Among the personal friends of Bush were people named Hunt, Bass and Pickens, and the elderly widow of Walter Annenberg, who made his fortune publishing the Daily Racing Form. These names are in the Hall of Fame of corporate rapacity, if not crime. These are the personal friends of the cowboy. Oh, Mrs. Annenberg – former chief of protocol andneeded a male escort. So Rep. David Dreier of California was asked to do the honors. Mr. Drier is widely believed to be gay, also.
So that’s at least two closeted gay Republicans at the State Dinner for the queen of queens. At least Dick Cheney invited his straight daughter to the affair. And Condolezza Rice brought her regular beard, Gene Washington, a former pro football player who is now an executive with the NFL, which Rice has said she always wanted to head.
Back to the Texas pals.

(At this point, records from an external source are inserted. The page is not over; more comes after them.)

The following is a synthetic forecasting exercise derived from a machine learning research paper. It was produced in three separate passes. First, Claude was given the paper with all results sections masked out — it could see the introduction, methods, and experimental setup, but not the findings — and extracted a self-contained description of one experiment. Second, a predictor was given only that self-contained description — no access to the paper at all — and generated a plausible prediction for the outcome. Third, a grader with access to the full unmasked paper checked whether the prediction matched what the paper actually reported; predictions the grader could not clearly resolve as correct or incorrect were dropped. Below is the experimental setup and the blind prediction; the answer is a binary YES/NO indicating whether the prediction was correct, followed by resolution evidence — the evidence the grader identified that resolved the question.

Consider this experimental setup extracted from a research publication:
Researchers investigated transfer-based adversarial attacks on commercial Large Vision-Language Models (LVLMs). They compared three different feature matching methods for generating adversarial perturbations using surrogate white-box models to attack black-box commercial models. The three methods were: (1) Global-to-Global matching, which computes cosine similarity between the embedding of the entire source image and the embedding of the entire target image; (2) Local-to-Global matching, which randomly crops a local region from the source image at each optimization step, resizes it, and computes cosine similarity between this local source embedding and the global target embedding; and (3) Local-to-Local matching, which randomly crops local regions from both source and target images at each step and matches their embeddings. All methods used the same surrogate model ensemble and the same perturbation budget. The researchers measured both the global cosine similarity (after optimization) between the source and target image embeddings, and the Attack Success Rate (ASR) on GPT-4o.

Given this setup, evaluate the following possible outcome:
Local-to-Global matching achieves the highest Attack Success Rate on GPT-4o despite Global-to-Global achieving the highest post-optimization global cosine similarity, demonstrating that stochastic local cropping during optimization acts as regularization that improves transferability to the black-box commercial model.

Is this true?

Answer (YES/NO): NO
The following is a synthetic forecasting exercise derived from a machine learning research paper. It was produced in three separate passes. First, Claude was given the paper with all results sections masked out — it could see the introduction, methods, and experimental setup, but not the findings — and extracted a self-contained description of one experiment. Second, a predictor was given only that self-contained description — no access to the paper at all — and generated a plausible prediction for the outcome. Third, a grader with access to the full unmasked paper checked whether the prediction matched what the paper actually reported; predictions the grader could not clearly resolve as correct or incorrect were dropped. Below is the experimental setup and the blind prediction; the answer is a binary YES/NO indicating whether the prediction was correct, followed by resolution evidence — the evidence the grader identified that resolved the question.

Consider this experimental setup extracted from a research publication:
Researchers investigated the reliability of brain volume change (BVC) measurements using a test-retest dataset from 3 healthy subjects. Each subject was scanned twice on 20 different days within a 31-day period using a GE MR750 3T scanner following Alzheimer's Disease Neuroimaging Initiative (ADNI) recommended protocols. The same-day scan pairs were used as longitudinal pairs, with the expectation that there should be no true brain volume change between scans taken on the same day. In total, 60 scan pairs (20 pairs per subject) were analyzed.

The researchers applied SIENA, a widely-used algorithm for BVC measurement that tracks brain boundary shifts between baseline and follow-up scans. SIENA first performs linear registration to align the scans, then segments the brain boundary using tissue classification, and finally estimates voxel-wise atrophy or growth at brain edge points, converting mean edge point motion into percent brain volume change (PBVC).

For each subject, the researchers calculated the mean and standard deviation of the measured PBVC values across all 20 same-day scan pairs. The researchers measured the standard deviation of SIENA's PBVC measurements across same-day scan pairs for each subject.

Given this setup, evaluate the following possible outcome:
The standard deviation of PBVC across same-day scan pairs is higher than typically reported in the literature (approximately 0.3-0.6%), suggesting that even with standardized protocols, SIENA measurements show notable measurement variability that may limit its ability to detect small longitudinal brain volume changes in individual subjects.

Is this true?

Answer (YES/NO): NO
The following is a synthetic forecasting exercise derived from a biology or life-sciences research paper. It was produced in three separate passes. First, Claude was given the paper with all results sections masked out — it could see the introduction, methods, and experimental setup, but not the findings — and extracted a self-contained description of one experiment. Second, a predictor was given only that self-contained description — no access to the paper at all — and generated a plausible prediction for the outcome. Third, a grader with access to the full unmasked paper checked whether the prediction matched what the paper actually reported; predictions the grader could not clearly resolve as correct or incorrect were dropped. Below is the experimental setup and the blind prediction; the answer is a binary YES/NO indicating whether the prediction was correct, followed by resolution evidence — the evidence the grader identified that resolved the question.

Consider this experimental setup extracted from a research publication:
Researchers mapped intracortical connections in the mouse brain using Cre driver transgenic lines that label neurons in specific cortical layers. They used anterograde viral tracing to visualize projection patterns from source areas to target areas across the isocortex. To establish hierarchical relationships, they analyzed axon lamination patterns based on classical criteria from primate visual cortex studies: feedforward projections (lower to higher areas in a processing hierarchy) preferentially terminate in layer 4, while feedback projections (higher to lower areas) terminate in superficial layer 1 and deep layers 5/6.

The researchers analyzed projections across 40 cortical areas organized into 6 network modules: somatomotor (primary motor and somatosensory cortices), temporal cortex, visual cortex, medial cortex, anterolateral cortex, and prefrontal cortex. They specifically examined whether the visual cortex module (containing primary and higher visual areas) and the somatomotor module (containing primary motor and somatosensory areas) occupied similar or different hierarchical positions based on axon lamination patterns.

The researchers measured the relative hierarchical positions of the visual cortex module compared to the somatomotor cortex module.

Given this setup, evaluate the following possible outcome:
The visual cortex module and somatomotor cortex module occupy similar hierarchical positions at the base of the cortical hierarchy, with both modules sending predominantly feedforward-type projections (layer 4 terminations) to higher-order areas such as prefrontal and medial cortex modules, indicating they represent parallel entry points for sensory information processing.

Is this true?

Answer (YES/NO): NO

Ray Lee Hunt (inspiration for J.R. Ewing), head of the oil company bearing his name, is at least a three-billionaire, and one of 14 children of the nativist neo-fascist H.L. Hunt. His mother was his father’s mistress. Also invited was his son, Hunter L. Hunt, who seems destined to follow in the family bidness. His late uncle, Bunker, was convicted in a swindle designed to corner the world’s silver market.
Sid Bass and his son, Lee, are slightly less billion-laden, but also are part of the Texas oil mafia that seems to have inordinate influence on American Middle East policy. T. Boone Pickens, whose name is usually preceded by the sobriquets “corporate raider” or “greenmailer” also attended the dinner. The Hunts, the Basses and Pickens run the oil industry and have been Bush family friends forever. But even they couldn’t keep W. from losing his shirt in the bidness. They then helped him raise enough of an ante to buy part of a baseball team that yielded W. millions when he sold it – the value having been raised by a new stadium that some Texans had their taxes raised to pay for.
Yet another guest was Herbert Kohler Jr., scion of the right-wing union-busting toilet empire. And how could I have forgotten Texas buddy Richard Kinder, who used to be president of -- Enron!
Hey, this country was descended from royalty, and King George can have as his friends anyone he wants. And State Dinners don’t have to be an exercise in diversity. But you do know a man by the company he keeps.